Mesmo quem não vê, já conhece mais ou menos a história. “Walking Dead” (deixemos cair, por comodidade, o artigo) é uma série de zombies em que os zombies pouco importam. O que interessa são os vivos, as pessoas, o drama e os conflitos entre elas, numa micro-sociedade de sobreviventes que perdeu todas as referências que a construíram e pelas quais se norteou até aqui. No mundo de “Walking Dead”, houve um apocalipse nunca explicado que espalhou um vírus que se tornou numa epidemia zombie. E agora não há lei, não há autoridade, não há ordem, não há estado, não há governantes, não há instituições para a recompensa ou o castigo, não há tribunais, nem escolas, nem imprensa, nem qualquer espécie de promessa de amanhã. As consequências, em princípio, importam pouco ou nada.

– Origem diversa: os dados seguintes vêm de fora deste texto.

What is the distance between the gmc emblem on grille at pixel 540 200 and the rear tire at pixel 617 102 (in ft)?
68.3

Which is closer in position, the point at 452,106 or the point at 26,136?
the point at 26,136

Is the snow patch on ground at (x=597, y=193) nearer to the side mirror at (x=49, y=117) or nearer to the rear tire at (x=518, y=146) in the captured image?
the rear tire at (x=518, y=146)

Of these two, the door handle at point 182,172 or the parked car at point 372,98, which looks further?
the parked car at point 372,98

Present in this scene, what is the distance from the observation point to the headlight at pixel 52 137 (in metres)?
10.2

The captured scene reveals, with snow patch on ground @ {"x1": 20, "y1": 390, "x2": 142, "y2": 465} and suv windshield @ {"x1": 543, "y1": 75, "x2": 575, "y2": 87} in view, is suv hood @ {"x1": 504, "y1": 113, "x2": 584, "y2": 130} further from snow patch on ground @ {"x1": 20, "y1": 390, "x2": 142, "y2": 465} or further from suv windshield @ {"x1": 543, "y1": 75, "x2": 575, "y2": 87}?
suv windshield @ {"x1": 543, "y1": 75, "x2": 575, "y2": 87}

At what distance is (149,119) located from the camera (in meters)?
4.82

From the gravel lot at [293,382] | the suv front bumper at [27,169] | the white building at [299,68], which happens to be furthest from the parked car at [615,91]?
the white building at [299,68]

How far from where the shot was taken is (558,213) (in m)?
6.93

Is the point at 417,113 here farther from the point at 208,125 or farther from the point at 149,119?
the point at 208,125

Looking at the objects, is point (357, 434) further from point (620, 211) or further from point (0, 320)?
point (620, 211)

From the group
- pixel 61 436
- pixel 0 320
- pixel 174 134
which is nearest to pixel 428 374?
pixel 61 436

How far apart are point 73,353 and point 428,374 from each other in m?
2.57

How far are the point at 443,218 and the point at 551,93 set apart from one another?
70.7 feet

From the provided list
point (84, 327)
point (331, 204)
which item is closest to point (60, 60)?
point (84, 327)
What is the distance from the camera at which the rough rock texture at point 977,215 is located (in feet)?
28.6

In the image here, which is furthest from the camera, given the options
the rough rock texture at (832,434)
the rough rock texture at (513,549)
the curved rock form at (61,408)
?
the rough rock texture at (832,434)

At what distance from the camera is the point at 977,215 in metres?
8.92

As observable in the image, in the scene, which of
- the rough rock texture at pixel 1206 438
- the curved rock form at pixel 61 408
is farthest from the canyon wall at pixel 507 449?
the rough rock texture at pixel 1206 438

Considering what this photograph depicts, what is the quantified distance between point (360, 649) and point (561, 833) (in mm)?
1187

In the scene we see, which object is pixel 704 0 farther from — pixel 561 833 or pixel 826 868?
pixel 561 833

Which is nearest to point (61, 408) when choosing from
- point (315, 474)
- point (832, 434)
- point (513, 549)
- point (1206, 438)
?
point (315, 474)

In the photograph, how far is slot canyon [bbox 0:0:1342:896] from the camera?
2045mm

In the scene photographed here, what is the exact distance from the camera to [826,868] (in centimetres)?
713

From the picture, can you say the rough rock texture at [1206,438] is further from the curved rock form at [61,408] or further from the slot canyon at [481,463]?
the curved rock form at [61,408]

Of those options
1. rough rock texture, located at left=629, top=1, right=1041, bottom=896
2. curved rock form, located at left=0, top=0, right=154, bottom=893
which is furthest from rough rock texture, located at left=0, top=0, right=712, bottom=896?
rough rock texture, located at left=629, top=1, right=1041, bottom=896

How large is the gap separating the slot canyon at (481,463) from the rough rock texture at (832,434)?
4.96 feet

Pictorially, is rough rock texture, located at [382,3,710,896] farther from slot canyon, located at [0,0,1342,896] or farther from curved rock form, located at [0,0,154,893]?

É nesse mundo que o protagonista Rick Grimes (Andrew Lincoln) desperta no primeiro episódio, depois de um coma, e nós com ele. Tal como Rick, não fazemos ideia do que aconteceu; limitamo-nos a lidar com a realidade. Neste novo mundo, continuamos, por instinto e passe o pleonasmo, a querer continuar. A querer viver. Nós e os nossos. Os corações continuam a bater, o olhar do outro continua lá e, com ele, a vaidade ou a vergonha, o medo ou a vontade de poder, a empatia ou a indiferença, o amor ou o ódio, a dignidade ou o desprezo. E há crianças para educar – ainda que não saibamos exactamente para que futuro ou para que sonhos. Fazemo-lo porque temos de o fazer, porque não sabemos ser de outra maneira. Numa vida que perdeu todo e qualquer sentido, o impulso da consciência humana é reconstruí-lo, reencontrá-lo ou traçar um novo. Porque não conseguimos viver perante o absurdo. Perante o absurdo, seríamos apenas animais irracionais. Apenas nós e a nossa sobrevivência. Ou será que conseguimos? Durante quanto tempo resistem os nossos padrões morais? De que nos vale, numa selva de matar ou morrer, o imperativo categórico kantiano vulgarmente traduzido pelo célebre “não faças aos outros o que não queres que te façam a ti”?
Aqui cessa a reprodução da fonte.